Stored data entries:
<<<<

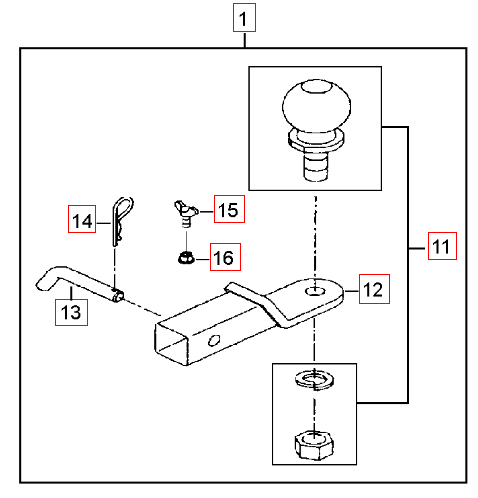 1
14
15
16
11
12
13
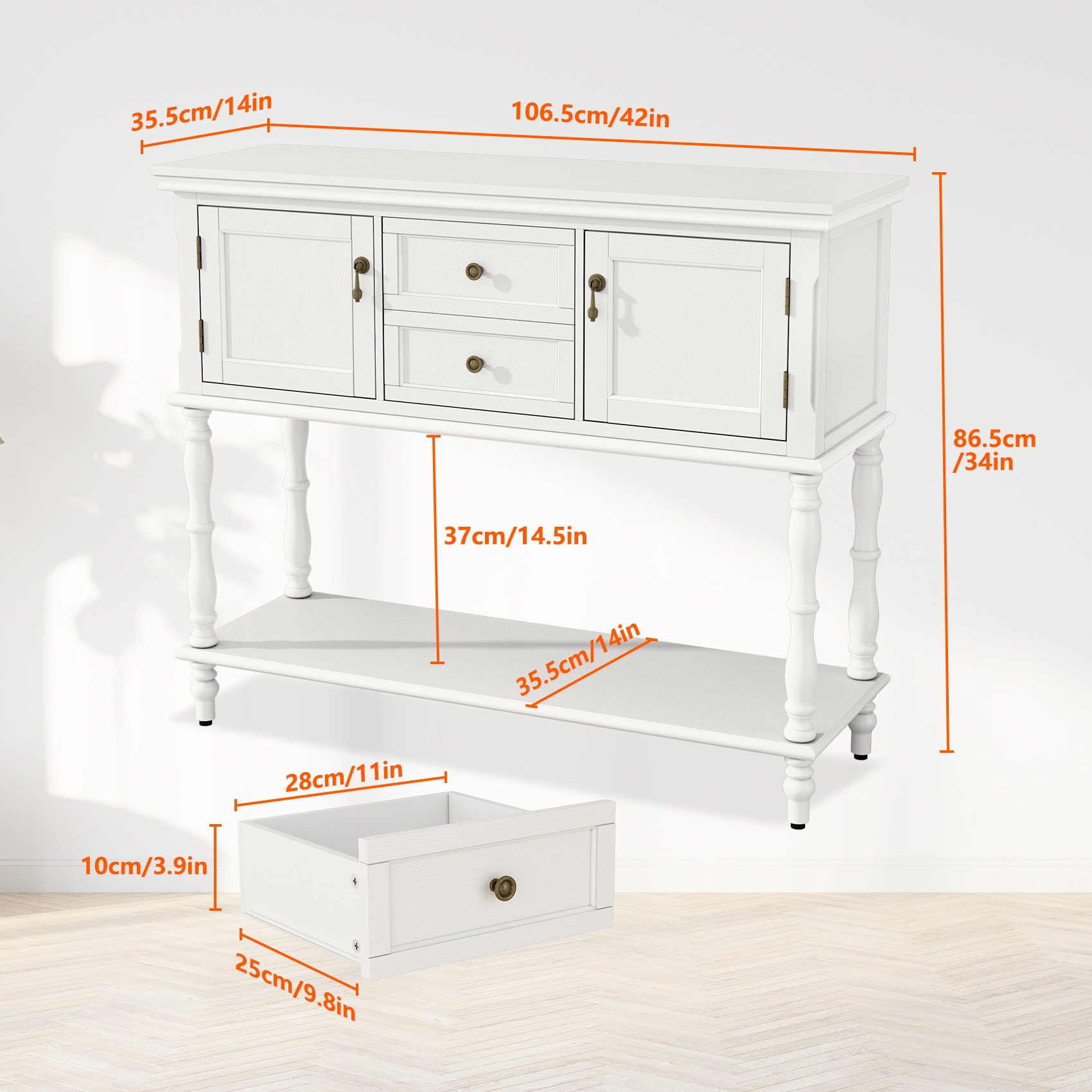 35.5cm/14in

106.5cm/42in

86.5cm /34in

37cm/14.5in

35.5cm/14in

28cm/11in

10cm/3.9in

25cm/9.8in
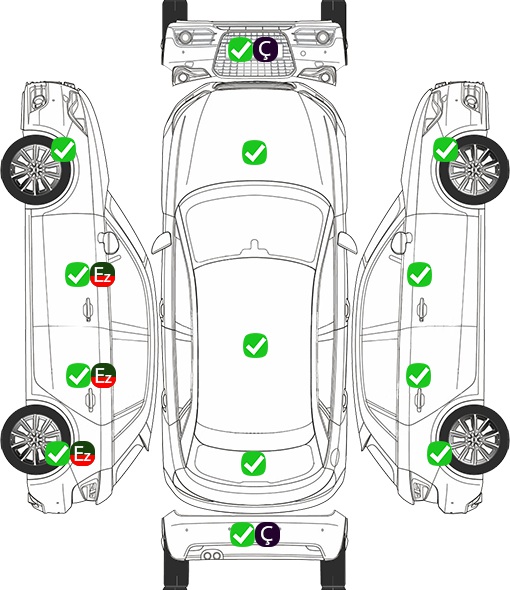 Ç

Ez

Ez

Ez

Ç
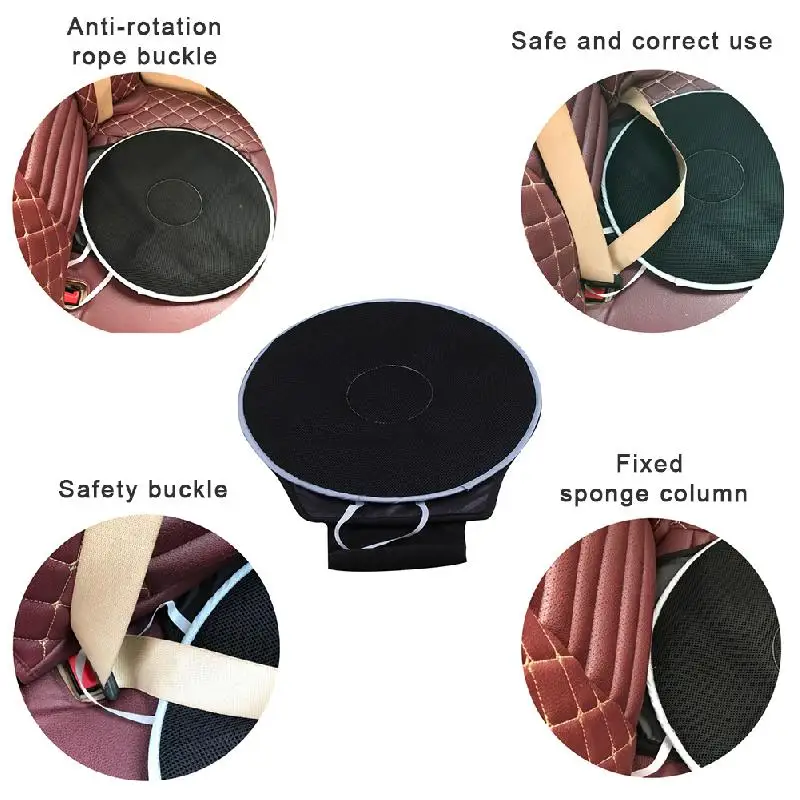 Anti-rotation rope buckle

Safe and correct use

Safety buckle

Fixed sponge column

>>>>

:: Work instruction ::
Extract the entries in full, exactly as they are, minus the pictures.

:: Reply to the exercise ::
 1
14
15
16
11
12
13
 35.5cm/14in

106.5cm/42in

86.5cm /34in

37cm/14.5in

35.5cm/14in

28cm/11in

10cm/3.9in

25cm/9.8in
 Ç

Ez

Ez

Ez

Ç
 Anti-rotation rope buckle

Safe and correct use

Safety buckle

Fixed sponge column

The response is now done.